The software developer and the graphical designer can collaborate by simply ensuring that the designer provides the HTML element IDs to the software developer or the software developer can provide a list of IDs of controls needed to the graphical designer. Alternatively, the mapping between UI controls on the form designer and HTML elements can also be done via the binding editor which is invoked from the TWebForm context menu of the form designer:

In this control binding editor, two views are possible: the view that shows the UI controls found on the form in the first column and the possibility to pick in the right column the HTML element to map the control to and vice versa in the HTML Element-Control tab.

It speaks for itself that using this technique empowers us to take advantage of responsive design for TMS WEB Core web applications. When the HTML template for the page is applying responsive design techniques, i.e. different layouts for different device screen sizes, the UI controls will appear where the designer defined these should appear depending on the screen size.
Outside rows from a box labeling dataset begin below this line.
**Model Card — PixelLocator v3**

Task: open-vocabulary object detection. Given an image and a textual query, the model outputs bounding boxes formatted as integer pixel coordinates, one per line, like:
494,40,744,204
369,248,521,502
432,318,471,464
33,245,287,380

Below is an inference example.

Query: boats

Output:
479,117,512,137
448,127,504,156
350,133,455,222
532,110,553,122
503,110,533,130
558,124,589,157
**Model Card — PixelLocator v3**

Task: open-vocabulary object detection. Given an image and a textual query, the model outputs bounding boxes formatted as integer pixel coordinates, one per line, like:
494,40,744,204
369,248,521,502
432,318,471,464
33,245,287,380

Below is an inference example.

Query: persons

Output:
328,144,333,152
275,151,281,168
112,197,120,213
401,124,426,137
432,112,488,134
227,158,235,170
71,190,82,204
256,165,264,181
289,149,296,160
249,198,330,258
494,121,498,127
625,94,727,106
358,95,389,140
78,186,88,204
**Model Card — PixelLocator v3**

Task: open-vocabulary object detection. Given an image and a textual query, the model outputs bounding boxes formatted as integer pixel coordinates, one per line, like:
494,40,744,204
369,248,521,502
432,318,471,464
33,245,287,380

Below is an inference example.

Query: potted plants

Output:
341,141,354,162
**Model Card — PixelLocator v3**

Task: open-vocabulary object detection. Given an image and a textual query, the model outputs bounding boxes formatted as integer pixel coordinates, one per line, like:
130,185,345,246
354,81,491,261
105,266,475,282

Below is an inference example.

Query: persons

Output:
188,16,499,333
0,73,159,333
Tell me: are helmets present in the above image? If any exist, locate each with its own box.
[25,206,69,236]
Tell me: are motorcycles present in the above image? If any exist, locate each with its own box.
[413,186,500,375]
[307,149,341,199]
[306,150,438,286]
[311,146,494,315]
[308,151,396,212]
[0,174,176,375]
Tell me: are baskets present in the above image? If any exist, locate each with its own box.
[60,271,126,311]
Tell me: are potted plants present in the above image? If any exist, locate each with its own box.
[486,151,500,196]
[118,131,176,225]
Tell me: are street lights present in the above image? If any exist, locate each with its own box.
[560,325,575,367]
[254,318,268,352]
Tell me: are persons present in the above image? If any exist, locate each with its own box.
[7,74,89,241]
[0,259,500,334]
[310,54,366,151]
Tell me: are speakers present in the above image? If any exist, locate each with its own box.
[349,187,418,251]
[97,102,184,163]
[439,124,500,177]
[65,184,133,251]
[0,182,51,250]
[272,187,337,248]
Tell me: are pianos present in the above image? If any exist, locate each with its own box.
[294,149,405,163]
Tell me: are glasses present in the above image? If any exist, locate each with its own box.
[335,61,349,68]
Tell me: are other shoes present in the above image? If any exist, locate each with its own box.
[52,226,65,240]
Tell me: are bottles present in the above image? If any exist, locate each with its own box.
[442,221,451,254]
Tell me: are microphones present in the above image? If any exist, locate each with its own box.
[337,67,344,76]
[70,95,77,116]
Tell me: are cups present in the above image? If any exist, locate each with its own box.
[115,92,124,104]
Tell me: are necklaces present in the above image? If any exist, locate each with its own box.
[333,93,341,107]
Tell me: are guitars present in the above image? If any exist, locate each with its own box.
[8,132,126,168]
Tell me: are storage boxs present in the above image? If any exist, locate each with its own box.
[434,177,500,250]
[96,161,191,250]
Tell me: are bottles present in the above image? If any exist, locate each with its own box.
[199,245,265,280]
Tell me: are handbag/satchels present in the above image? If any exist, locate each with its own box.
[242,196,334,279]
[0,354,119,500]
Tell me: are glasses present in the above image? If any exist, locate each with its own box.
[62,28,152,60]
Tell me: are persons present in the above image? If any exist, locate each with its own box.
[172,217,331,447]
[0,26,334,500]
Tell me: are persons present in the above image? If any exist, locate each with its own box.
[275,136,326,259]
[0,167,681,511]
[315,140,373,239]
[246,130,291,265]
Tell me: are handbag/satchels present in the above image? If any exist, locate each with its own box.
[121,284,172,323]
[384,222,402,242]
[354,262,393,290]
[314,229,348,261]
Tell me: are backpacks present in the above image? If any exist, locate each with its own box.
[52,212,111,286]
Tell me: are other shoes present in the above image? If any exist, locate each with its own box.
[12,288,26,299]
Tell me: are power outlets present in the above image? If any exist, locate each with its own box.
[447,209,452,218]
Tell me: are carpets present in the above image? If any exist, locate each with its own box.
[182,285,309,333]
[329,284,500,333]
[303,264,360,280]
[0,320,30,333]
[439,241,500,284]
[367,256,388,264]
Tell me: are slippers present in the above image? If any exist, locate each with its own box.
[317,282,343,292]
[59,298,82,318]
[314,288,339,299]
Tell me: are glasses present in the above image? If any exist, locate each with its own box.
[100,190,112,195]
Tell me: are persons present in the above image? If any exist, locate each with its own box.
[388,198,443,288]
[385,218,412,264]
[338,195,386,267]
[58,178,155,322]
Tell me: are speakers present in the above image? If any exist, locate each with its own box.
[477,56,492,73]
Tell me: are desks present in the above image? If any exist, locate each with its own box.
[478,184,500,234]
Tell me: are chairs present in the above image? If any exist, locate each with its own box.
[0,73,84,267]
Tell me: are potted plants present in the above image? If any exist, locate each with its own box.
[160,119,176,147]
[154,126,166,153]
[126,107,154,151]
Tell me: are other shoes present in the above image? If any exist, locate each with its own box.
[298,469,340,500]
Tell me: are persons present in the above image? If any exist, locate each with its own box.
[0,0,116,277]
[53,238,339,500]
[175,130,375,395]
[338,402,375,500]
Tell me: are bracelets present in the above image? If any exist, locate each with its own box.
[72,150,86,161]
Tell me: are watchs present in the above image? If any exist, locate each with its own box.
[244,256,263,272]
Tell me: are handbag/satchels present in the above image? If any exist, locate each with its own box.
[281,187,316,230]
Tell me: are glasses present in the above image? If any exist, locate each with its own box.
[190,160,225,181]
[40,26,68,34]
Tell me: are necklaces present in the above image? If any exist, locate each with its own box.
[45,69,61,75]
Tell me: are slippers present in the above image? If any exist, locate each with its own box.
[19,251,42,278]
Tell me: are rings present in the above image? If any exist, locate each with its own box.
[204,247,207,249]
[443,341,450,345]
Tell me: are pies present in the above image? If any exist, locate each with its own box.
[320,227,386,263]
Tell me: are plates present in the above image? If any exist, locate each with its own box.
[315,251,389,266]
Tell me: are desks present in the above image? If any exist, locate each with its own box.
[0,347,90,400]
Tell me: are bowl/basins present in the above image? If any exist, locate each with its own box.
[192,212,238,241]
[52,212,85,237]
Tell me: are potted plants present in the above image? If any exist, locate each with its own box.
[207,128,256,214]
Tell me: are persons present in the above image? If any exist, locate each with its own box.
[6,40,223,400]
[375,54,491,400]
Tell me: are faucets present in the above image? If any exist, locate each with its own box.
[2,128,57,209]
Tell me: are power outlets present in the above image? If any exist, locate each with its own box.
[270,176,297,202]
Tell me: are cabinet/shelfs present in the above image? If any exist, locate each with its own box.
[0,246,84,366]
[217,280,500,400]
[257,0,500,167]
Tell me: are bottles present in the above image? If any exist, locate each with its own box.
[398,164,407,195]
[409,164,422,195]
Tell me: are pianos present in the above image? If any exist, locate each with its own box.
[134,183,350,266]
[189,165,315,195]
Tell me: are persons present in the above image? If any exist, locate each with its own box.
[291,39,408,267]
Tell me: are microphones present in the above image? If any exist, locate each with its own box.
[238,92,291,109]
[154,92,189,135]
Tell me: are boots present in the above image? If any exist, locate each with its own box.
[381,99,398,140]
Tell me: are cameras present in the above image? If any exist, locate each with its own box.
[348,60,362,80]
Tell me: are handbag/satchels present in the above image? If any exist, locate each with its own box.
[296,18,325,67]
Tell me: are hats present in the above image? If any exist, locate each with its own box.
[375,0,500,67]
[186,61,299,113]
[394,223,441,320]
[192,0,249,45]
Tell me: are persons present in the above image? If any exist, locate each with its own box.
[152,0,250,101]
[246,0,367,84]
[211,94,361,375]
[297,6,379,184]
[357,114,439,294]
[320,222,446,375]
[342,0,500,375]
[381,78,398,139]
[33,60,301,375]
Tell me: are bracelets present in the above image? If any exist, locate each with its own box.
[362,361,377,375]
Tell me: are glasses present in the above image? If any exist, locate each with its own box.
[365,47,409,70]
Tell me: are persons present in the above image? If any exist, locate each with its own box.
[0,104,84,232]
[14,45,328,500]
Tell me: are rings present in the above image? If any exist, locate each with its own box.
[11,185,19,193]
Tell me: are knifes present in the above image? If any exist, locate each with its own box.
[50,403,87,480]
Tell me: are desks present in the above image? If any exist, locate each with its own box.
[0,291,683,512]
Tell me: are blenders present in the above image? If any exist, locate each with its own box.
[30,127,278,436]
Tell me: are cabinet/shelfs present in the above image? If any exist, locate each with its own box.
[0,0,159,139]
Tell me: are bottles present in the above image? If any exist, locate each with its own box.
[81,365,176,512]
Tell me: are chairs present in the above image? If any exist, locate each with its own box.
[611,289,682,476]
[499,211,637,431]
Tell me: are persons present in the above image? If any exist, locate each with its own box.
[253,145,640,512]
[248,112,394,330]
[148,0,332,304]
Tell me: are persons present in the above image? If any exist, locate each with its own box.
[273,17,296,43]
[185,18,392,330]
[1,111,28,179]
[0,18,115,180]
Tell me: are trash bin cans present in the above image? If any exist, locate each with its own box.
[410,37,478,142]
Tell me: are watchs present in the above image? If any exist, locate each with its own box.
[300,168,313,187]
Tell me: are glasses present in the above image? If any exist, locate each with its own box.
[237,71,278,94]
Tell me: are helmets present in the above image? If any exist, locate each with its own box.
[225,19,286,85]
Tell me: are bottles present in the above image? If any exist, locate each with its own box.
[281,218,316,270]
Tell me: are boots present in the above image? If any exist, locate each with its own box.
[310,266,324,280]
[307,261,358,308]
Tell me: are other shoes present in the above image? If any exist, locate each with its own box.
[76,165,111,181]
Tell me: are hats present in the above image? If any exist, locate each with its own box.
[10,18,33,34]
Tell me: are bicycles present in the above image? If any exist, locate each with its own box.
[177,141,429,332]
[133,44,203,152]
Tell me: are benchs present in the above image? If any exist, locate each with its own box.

That is not all though. It is also possible to let the Delphi designed UI be generated in the body part of a HTML page or in any specified HTML container element in a HTML page. As such, a graphical designer could create a page layout with a header, footer and other elements in the HTML page and add a specific area via a HTML DIV or SPAN element where the Delphi designed UI will be generated in. To do so, all that is needed is set to the ID for the HTML element where the form should be generated via the Form.AppContent property. Finally, each UI control also exposes an ElementClass property. Via this ElementClass property a CSS style can be specified for an UI control. Via this way for example, it is very easy to use a popular framework like bootstrap. It is sufficient to set the bootstrap CSS class names to the UI controls on the Delphi form designer by their ElementClass properties.

Here the ElementClass property of the edit control on the form is set to the bootstrap ‘form-control' style:

One of the demos included in the TMS WEB Core framework shows this. By simply changing the bootstrap theme via changing the reference in the HTML page template, the appearance of the web application will adapt automatically.

Demo without styling: http://www.tmssoftware.biz/tmsweb/demos/tmsweb_simple/

Demo with bootstrap styling applied: http://www.tmssoftware.biz/tmsweb/demos/tmsweb_bootstrap/

Further fine-tuning on how the design-time setup translates to run-time look & feel and layout is possible via the UI control properties ElementFont and ElementPosition.

Default, the UI control ElementFont property is set to efProperty. This means that the UI control Font property values will be used to generate the style attributes for the HTML element (in case ElementID and ElementClassName are blank). When ElementFont is set to efCSS, this means the font for the HTML element will be determined by the browser CSS resolving.

Example:

This is a TMS WEB Core project web form with 3 controls. The font for the controls was set at design-time to Verdana, 10pt. In the browser, this renders exactly the same:

Now, changing the ElementFont property on the 3 controls to efCSS and including the following CSS in the form's unit1.html:

results in:

The ElementPosition property determines how the form designer based coordinates are used as style attributes for the HTML element. When ElementPosition is set to epAbsolute (default), the HTML element style attributes are set to absolute and the control position and size will match exactly how it was designed in the form designer. When the setting is epRelative or epNone, the HTML element layout, position and size will be determined by the browser and possible CSS applied to the HTML element(s).